The Olympic Games have furnished a kind of soapbox for a strikingly diverse array of rights groups. Like protesters in the spring during the Olympic torch's disrupted passage across the world, activists on Friday demonstrated on issues including China's human rights record, more autonomy for Tibet and rights for religious minorities.
Typical was the protest in Paris outside a heavily guarded Chinese Embassy, where Reporters Without Borders, an advocacy group of journalists that focuses on press freedom, demonstrated alongside Amnesty International, campaigners for Tibet and proponents of independence for the Uighurs, a Muslim minority in western China.
Illustrating the unease that such protests have set off in some Western countries, the Paris police initially banned the demonstration. A judge later overturned the ban.
The effort that received perhaps the most attention, however, was in Beijing itself, where Reporters Without Borders pirated a radio frequency and broadcast criticisms of China in Mandarin, French and English.
The 20-minute broadcast began around 8am, 12 hours before the Olympics' opening ceremonies. Using miniature FM transmitters and antennas, Robert Ménard, head of the group, and a number of Chinese dissidents called for free speech and worldwide demonstrations during the ceremonies.
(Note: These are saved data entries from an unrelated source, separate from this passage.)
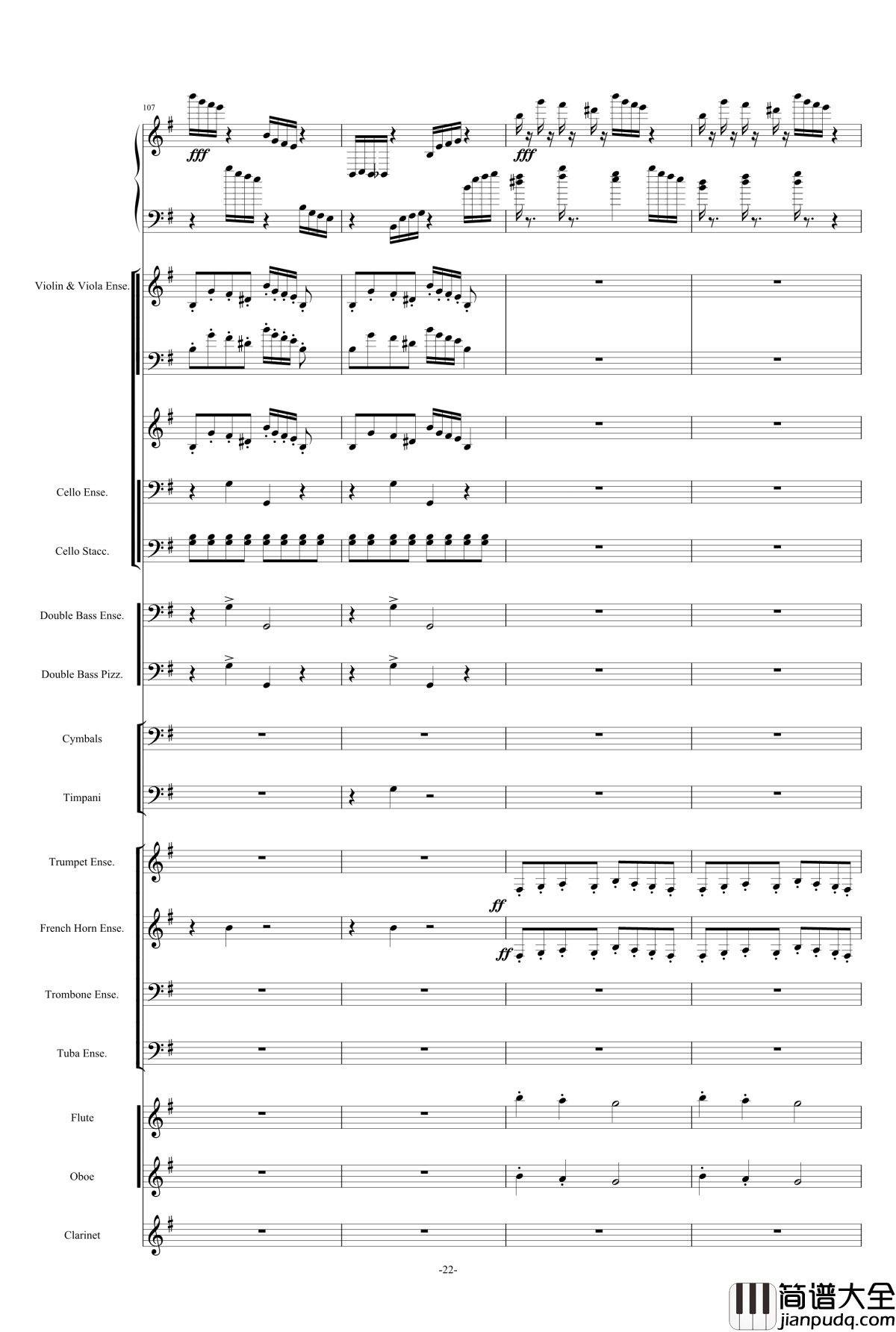 107

fff

fff

Violin & Viola Ense.

Cello Ense.

Cello Stacc.

Double Bass Ense.

Double Bass Pizz.

Cymbals

Timpani

Trumpet Ense.

ff

French Horn Ense.

ff

Trombone Ense.

Tuba Ense.

Flute

Oboe

Clarinet

-22-

简谱大全
jianpudq.com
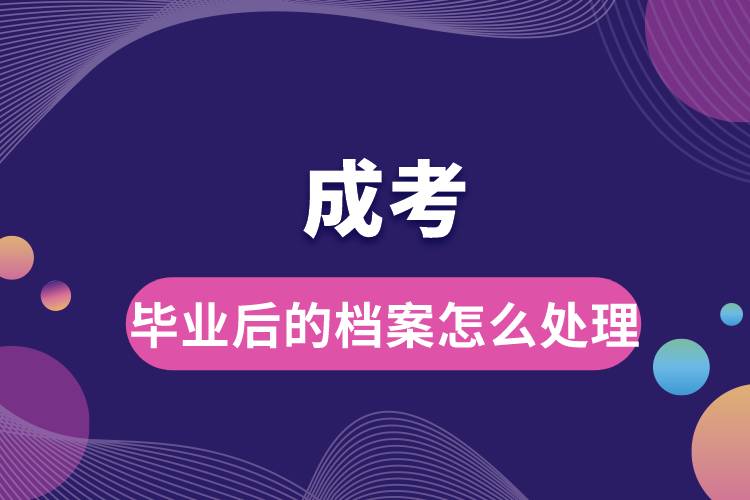 成考

毕业后的档案怎么处理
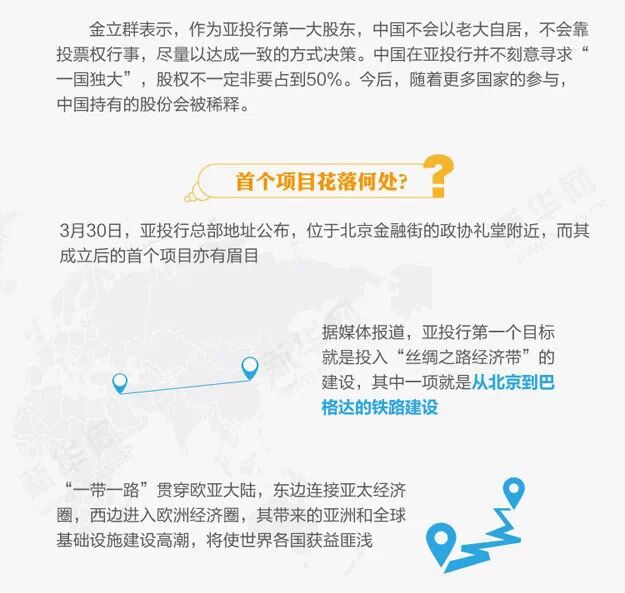 金立群表示，作为亚投行第一大股东，中国不会以老大自居，不会靠投票权行事，尽量以达成一致的方式决策。中国在亚投行并不刻意寻求“一国独大”，股权不一定非要占到50%。今后，随着更多国家的参与，中国持有的股份会被稀释。

首个项目花落何处?

3月30日，亚投行总部地址公布，位于北京金融街的政协礼堂附近，而其成立后的首个项目亦有眉目

据媒体报道，亚投行第一个目标就是投入“丝绸之路经济带”的建设，其中一项就是从北京到巴格达的铁路建设

“一带一路”贯穿欧亚大陆，东边连接亚太经济圈，西边进入欧洲经济圈，其带来的亚洲和全球基础设施建设高潮，将使世界各国获益匪浅

新华网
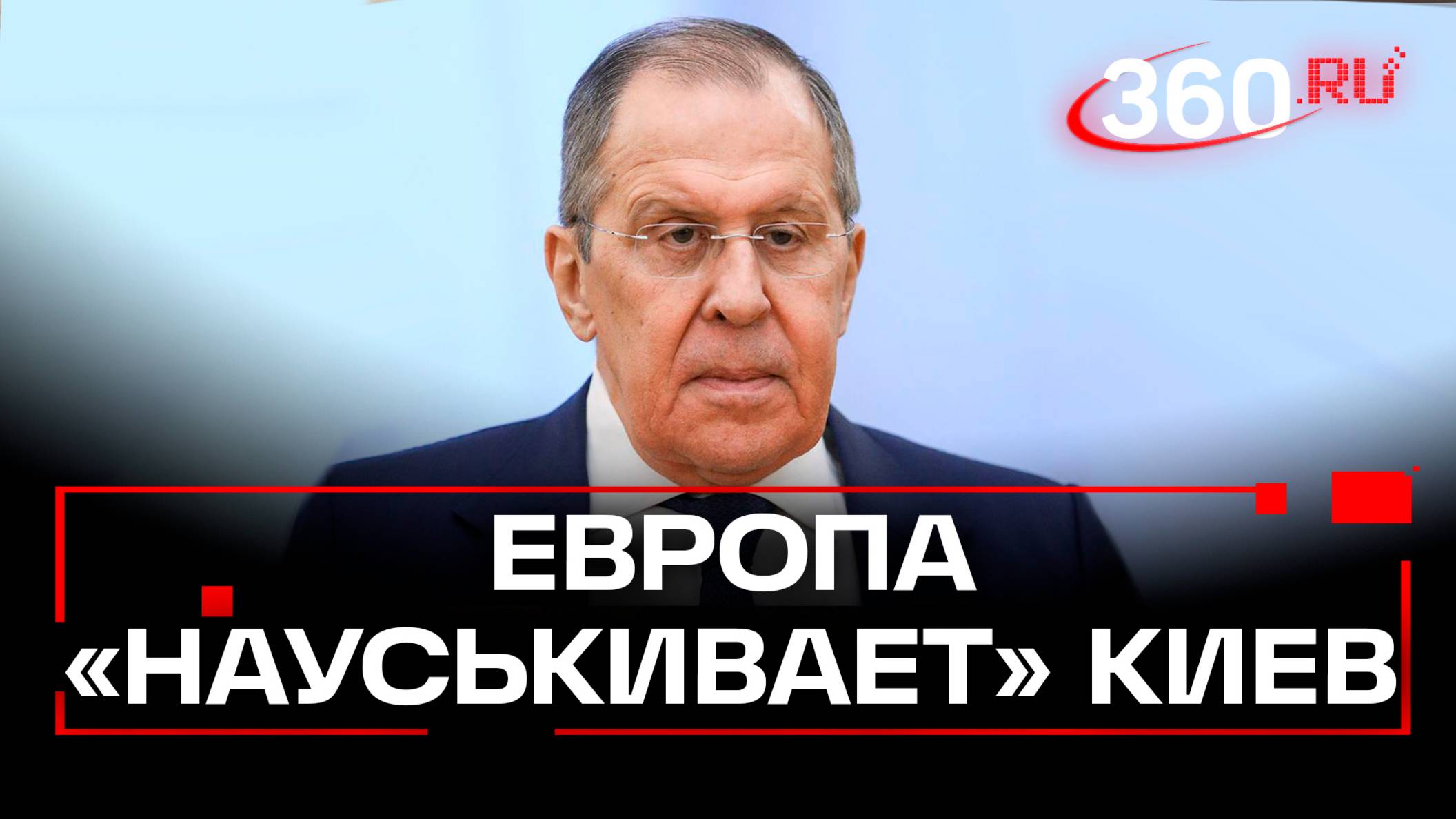 360.RU

ЕВРОПА «НАУСЬКИВАЕТ» КИЕВ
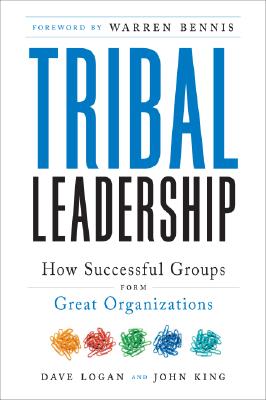 FOREWORD BY WARREN BENNIS

TRIBAL LEADERSHIP

How Successful Groups FORM Great Organizations

DAVE LOGAN AND JOHN KING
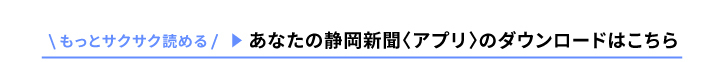 \ もっとサクサク読める / ▶ あなたの静岡新聞〈アプリ〉のダウンロードはこちら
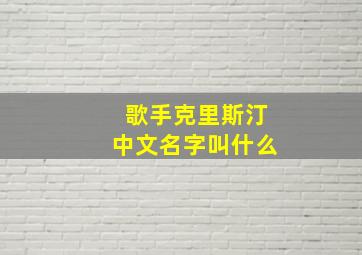 歌手克里斯汀
中文名字叫什么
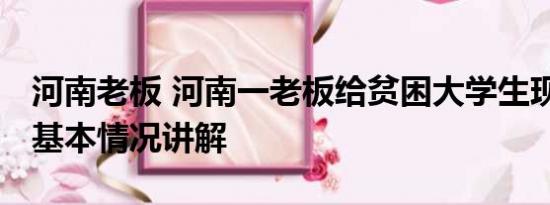 河南老板 河南一老板给贫困大学生现
基本情况讲解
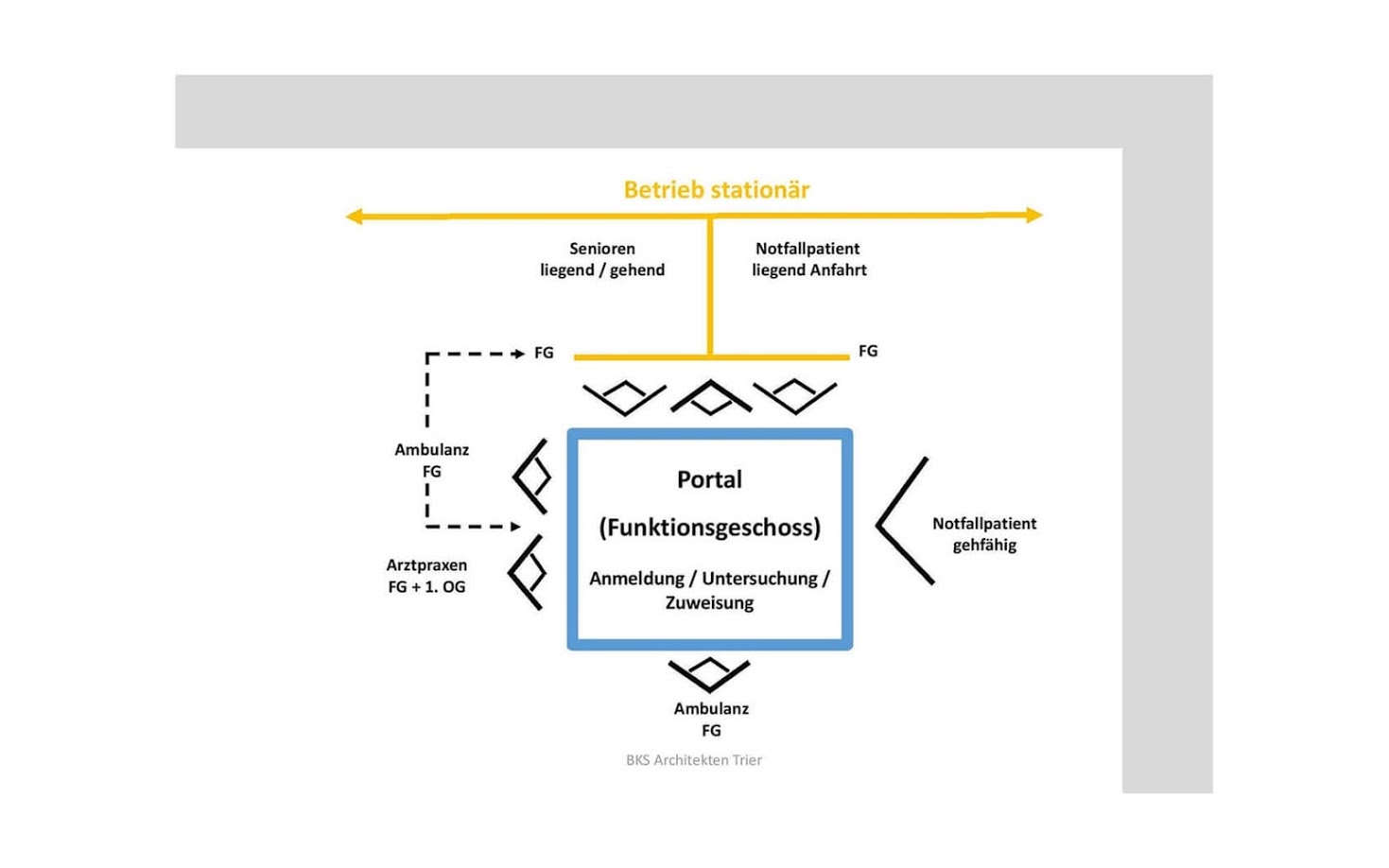 Betrieb stationär

Senioren
liegend / gehend

Notfallpatient
liegend Anfahrt

FG

FG

Ambulanz
FG

Arztpraxen
FG + 1. OG

Portal

(Funktionsgeschoss)

Anmeldung / Untersuchung / Zuweisung

Notfallpatient
gehfähig

Ambulanz
FG

BKS Architekten Trier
"This is the first nonstate radio broadcast in China since the Communist Party took power in 1949," Mr. Ménard said. "We lost the battle for a boycott of the opening ceremony, but that does not mean that we will keep quiet."
Meanwhile, Students for a Free Tibet, an advocacy group with more than 650 chapters in about 30 countries, said three Americans had been detained after trying to protest near the site of the opening ceremonies in Beijing, The Associated Press reported. The police did not immediately confirm the detentions.
In Hong Kong, several protests were organized, but nothing like the crowds of tens of thousands here who still commemorate the Tiananmen Square killings each June 4.
A lone British activist, dubbed Spiderman by the local news media, scaled a bridge and hung a banner that read, "The People of China Want Freedom From Oppression." The police removed the banner, and the man was detained.
In Katmandu, Nepal, the police arrested more than 1,000 people who defied a ban on protests to gather outside the visa office of the Chinese Embassy, The A.P. reported.
In New Delhi, almost 3,000 Tibetans chanting anti-China slogans marched outside the Indian Parliament, and a group of monks tried to storm the Chinese Embassy during the opening ceremonies. About 2,000 more marched in the Indian city of Dharamsala, where the exiled Tibetan leadership is based.
In Brussels, hundreds of protesters turned out. Five of them stood outside the European Union headquarters sporting Olympic rings around their necks and chains around their wrists.
According to Daniel Cohn-Bendit, the celebrated leader of the 1968 student protests in France and now co-president of the Green Party in the European Parliament, the demonstrations worldwide signified a solidarity with activists in China.
"If we talk more about human rights in China today it is because of protests like this," Mr. Cohn-Bendit said. "Noise is good."